Re: [PATCH RT] vfio-pci: Set MSI/MSI-X ISR to non-threaded

From: Steven Rostedt
Date: Thu Nov 30 2017 - 21:09:10 EST


On Thu, 30 Nov 2017 17:05:35 -0800
David Su <david.w.su@xxxxxxxxx> wrote:

> Setting MSI/MSI-X ISR to be non-threaded will result in shorter and more
> deterministic IRQ delivery latencies to VFIO applications, because
> context switches to the ISR thread are eliminated. This is important
> for applications with low latency requirement running in virtual
> machines on RT Linux host with assigned devices through vfio-pci.
>
> A FPGA based interrupt testing device was used to compare latencies with
> threaded and non-threaded vfio-pci ISR. The device has a free running
> time stamp counter and a register recording the time an interrupt was
> sent to the host.
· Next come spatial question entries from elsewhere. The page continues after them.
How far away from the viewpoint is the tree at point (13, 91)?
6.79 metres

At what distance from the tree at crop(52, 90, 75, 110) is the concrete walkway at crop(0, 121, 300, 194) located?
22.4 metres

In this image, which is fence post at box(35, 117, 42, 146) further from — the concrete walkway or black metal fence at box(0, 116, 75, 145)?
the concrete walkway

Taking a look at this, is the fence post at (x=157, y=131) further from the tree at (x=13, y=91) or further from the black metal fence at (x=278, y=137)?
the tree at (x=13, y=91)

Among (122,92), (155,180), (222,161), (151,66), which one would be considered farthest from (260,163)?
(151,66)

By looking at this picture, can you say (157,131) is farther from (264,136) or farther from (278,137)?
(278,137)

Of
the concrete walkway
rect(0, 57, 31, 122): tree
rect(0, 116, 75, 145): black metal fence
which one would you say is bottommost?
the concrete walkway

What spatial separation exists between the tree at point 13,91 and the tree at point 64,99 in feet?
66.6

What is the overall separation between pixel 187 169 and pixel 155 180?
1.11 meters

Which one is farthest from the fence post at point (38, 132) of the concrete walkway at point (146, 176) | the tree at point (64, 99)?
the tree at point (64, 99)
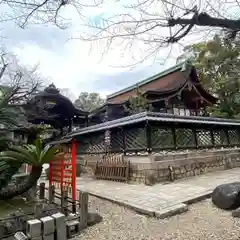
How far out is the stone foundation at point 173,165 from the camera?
360 inches

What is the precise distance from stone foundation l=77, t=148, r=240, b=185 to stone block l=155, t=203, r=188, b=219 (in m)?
3.06

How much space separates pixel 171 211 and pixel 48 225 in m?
2.74

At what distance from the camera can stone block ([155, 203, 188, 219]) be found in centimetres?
537

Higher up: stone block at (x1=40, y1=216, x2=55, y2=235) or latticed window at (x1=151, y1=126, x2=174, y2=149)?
latticed window at (x1=151, y1=126, x2=174, y2=149)

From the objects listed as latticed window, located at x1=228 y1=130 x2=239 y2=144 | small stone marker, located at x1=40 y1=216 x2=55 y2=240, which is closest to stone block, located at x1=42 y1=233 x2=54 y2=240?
small stone marker, located at x1=40 y1=216 x2=55 y2=240

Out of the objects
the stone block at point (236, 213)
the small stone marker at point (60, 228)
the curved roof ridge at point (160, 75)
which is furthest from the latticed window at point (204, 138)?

With these registers the device driver and test
> application for the device are able to calculate and record the latency
> between the time an interrupt was sent and the time the ISR in the
> device's driver was invoked.
>
> The result is with non-threaded vfio-pci ISR the average latency is
> reduced by about 54% and the maximum-minimum latency range is reduced by
> about 65%.
>
> Non-threaded vfio-pci ISR:
> Minimum 4.18us, Average 4.47us, Maximum 10.26us
>
> Threaded vfio-pci ISR:
> Minimum 8.97us, Average 9.65us, Maximum 26.11us
>
> Signed-off-by: David Su <david.w.su@xxxxxxxxx>
> ---
> drivers/vfio/pci/vfio_pci_intrs.c | 2 +-
> 1 files changed, 1 insertions(+), 1 deletions(-)
>
> diff --git a/drivers/vfio/pci/vfio_pci_intrs.c b/drivers/vfio/pci/vfio_pci_intrs.c
> index 1c46045..4c54e56 100644
> --- a/drivers/vfio/pci/vfio_pci_intrs.c
> +++ b/drivers/vfio/pci/vfio_pci_intrs.c
> @@ -333,7 +333,7 @@ static int vfio_msi_set_vector_signal(struct vfio_pci_device *vdev,
> pci_write_msi_msg(irq, &msg);
> }
>
> - ret = request_irq(irq, vfio_msihandler, 0,
> + ret = request_irq(irq, vfio_msihandler, IRQF_NO_THREAD,
> vdev->ctx[vector].name, trigger);

Hmm, but we have this:
static irqreturn_t vfio_msihandler(int irq, void *arg)
{
struct eventfd_ctx *trigger = arg;

eventfd_signal(trigger, 1);
return IRQ_HANDLED;
}

__u64 eventfd_signal(struct eventfd_ctx *ctx, __u64 n)
{
unsigned long flags;

spin_lock_irqsave(&ctx->wqh.lock, flags);
if (ULLONG_MAX - ctx->count < n)
n = ULLONG_MAX - ctx->count;
ctx->count += n;
if (waitqueue_active(&ctx->wqh))
wake_up_locked_poll(&ctx->wqh, POLLIN);
spin_unlock_irqrestore(&ctx->wqh.lock, flags);

return n;
}

And spin_lock() turns into a mutex in PREEMPT_RT, which means it can
sleep. You can't sleep in hard interrupt context. This will eventually
crash the kernel.

And no, we are not going to convert the ctx->wqh.lock into a
raw_spin_lock.

-- Steve

> if (ret) {
> kfree(vdev->ctx[vector].name);